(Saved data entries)
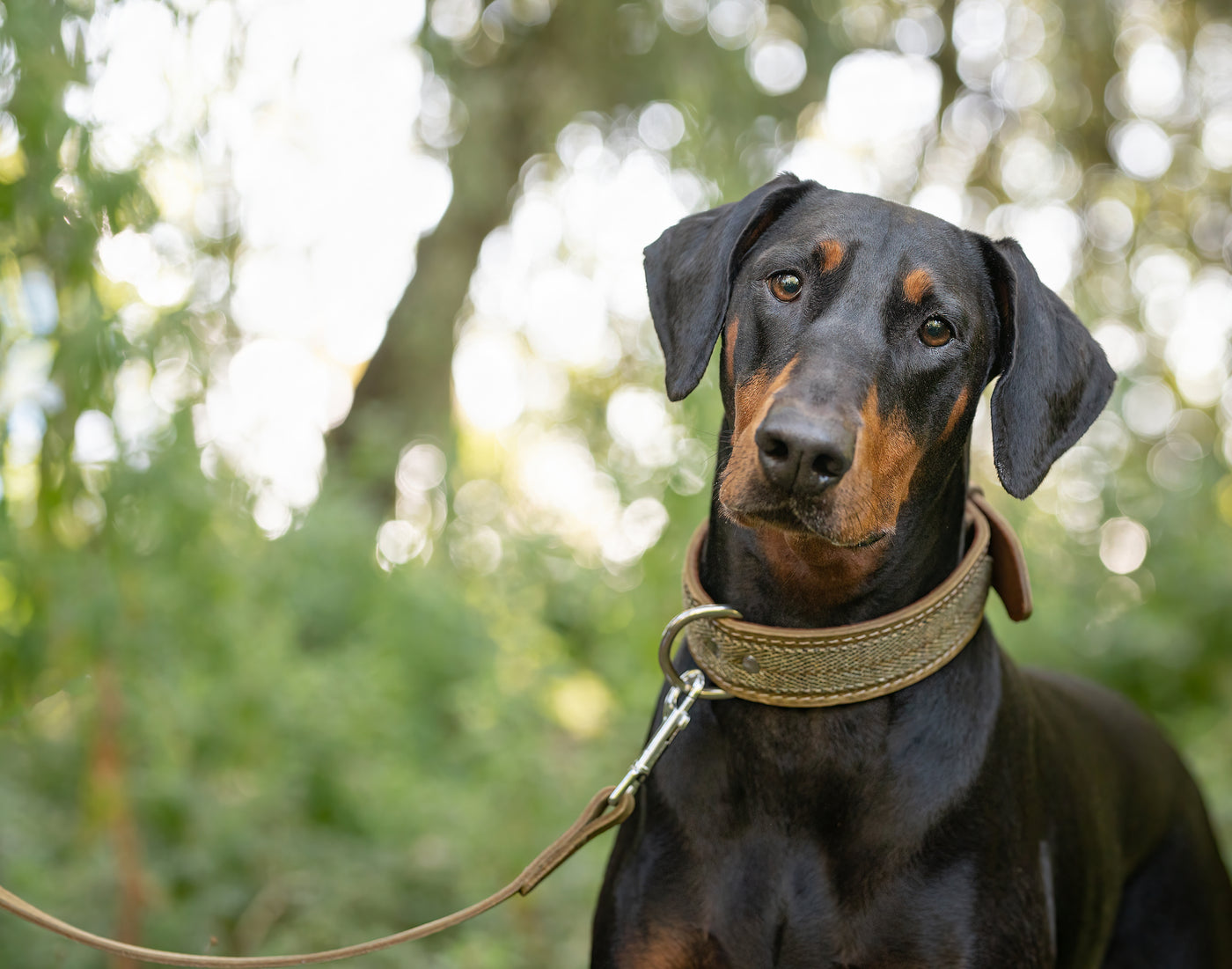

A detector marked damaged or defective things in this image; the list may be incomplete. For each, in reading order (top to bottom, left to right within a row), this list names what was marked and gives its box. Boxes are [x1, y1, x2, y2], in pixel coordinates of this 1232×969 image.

rust tan marking [817, 239, 848, 273]
rust tan marking [908, 269, 936, 303]
rust tan marking [722, 315, 743, 384]
rust tan marking [722, 357, 799, 507]
rust tan marking [943, 389, 972, 445]
rust tan marking [827, 387, 922, 549]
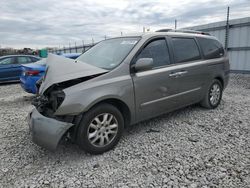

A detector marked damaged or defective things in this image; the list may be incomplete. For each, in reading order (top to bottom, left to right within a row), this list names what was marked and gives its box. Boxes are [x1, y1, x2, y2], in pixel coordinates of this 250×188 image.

damaged front end [28, 53, 108, 151]
crushed hood [39, 53, 108, 93]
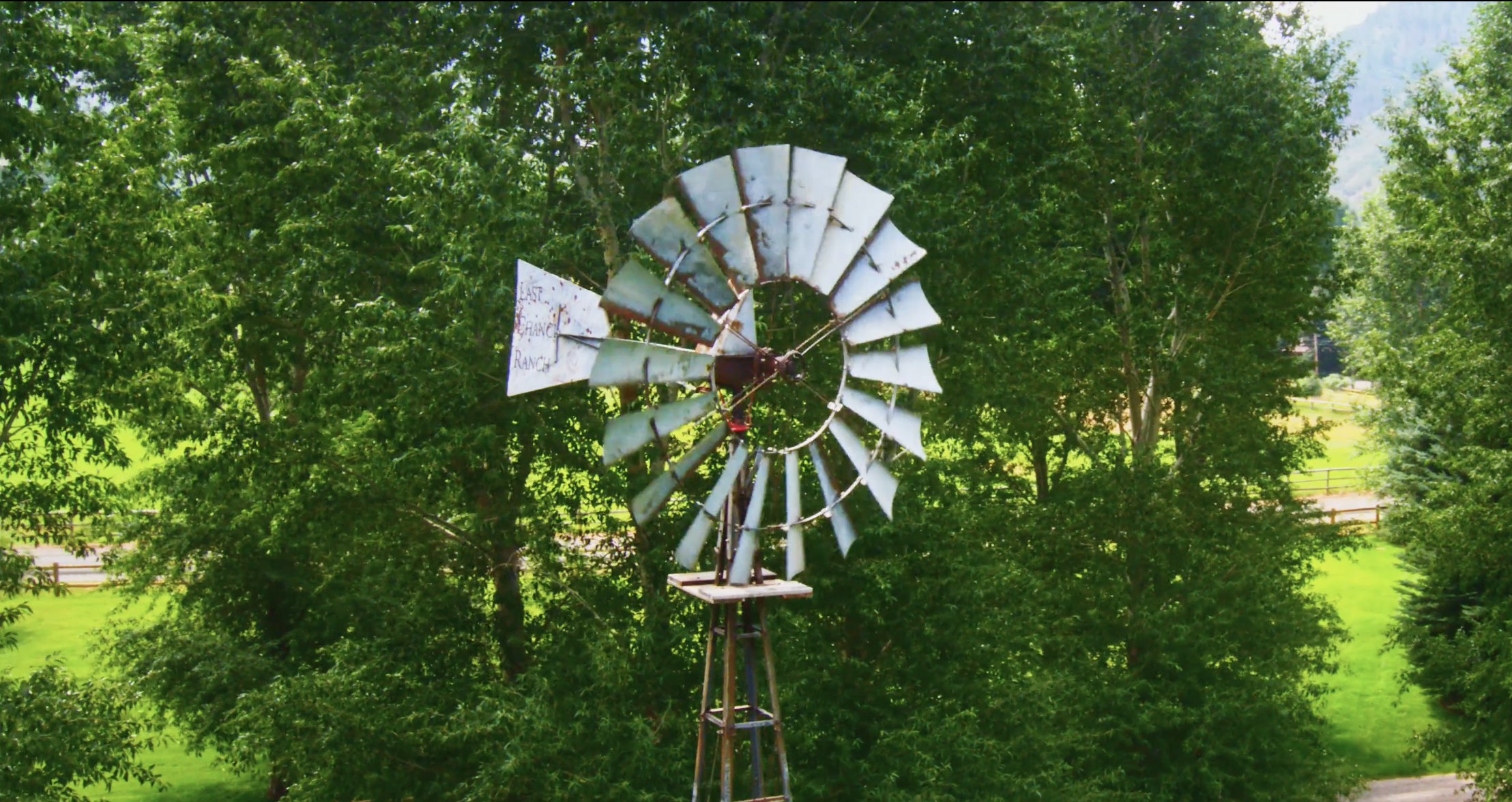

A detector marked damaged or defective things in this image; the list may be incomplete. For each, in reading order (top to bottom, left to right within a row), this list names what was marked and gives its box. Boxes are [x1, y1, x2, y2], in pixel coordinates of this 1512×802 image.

rusted metal blade [501, 258, 607, 396]
rusted metal blade [583, 338, 713, 389]
rusted metal blade [598, 392, 716, 468]
rusted metal blade [601, 258, 719, 344]
rusted metal blade [628, 423, 729, 531]
rusted metal blade [632, 199, 738, 312]
rusted metal blade [680, 447, 750, 571]
rusted metal blade [680, 155, 761, 286]
rusted metal blade [708, 286, 756, 353]
rusted metal blade [729, 456, 774, 586]
rusted metal blade [731, 145, 792, 282]
rusted metal blade [792, 453, 804, 577]
rusted metal blade [786, 147, 846, 285]
rusted metal blade [810, 447, 858, 559]
rusted metal blade [810, 172, 889, 294]
rusted metal blade [828, 417, 895, 516]
rusted metal blade [834, 223, 925, 320]
rusted metal blade [841, 386, 919, 462]
rusted metal blade [846, 280, 937, 347]
rusted metal blade [846, 346, 937, 396]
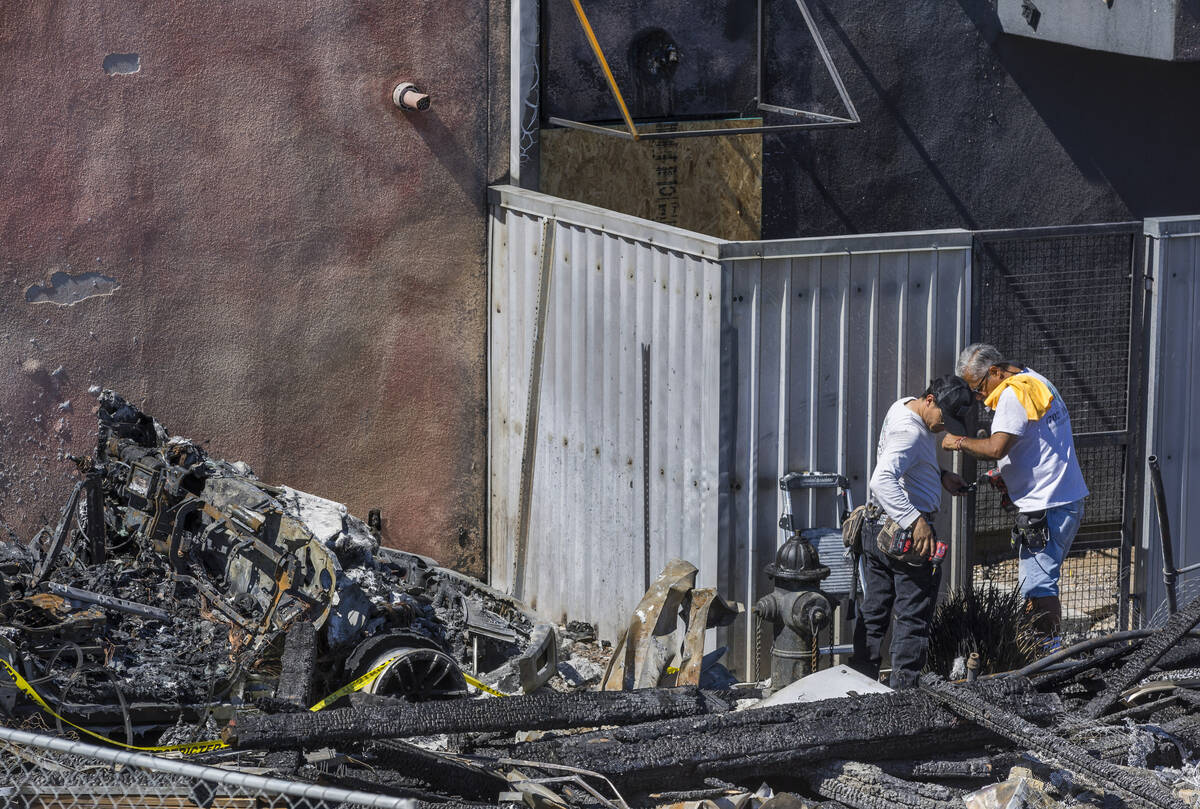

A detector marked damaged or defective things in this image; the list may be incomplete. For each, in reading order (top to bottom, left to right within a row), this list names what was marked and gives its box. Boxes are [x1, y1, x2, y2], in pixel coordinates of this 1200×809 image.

peeling paint patch [103, 53, 139, 74]
peeling paint patch [25, 272, 120, 307]
burned car wreck [0, 391, 559, 744]
charred metal debris [4, 391, 1200, 806]
charred wood beam [1084, 588, 1200, 715]
charred wood beam [229, 681, 724, 748]
charred wood beam [487, 676, 1060, 782]
charred wood beam [801, 758, 960, 806]
charred wood beam [916, 672, 1180, 806]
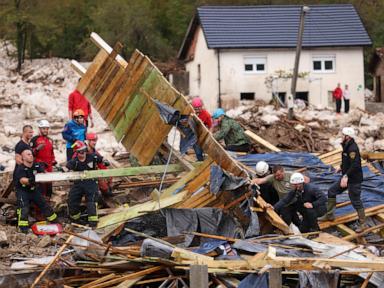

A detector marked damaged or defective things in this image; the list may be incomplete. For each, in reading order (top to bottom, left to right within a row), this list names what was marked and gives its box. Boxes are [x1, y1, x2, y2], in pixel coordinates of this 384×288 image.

broken wooden beam [35, 164, 192, 182]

* [WRITTEN EXERCISE]
Copy the lines of the listing again word for word, starting with the line that contains "this 384×288 image." and continuing through the final line of the listing.

* [RESULT OF THIS EXERCISE]
A detector marked damaged or defective things in this image; the list may be incomplete. For each, in reading order (top to bottom, left to right within a row), this list names what was marked and gives its box. Boxes are [x1, y1, x2, y2], in pixel coordinates of this 384×288 image.

broken wooden beam [35, 164, 192, 182]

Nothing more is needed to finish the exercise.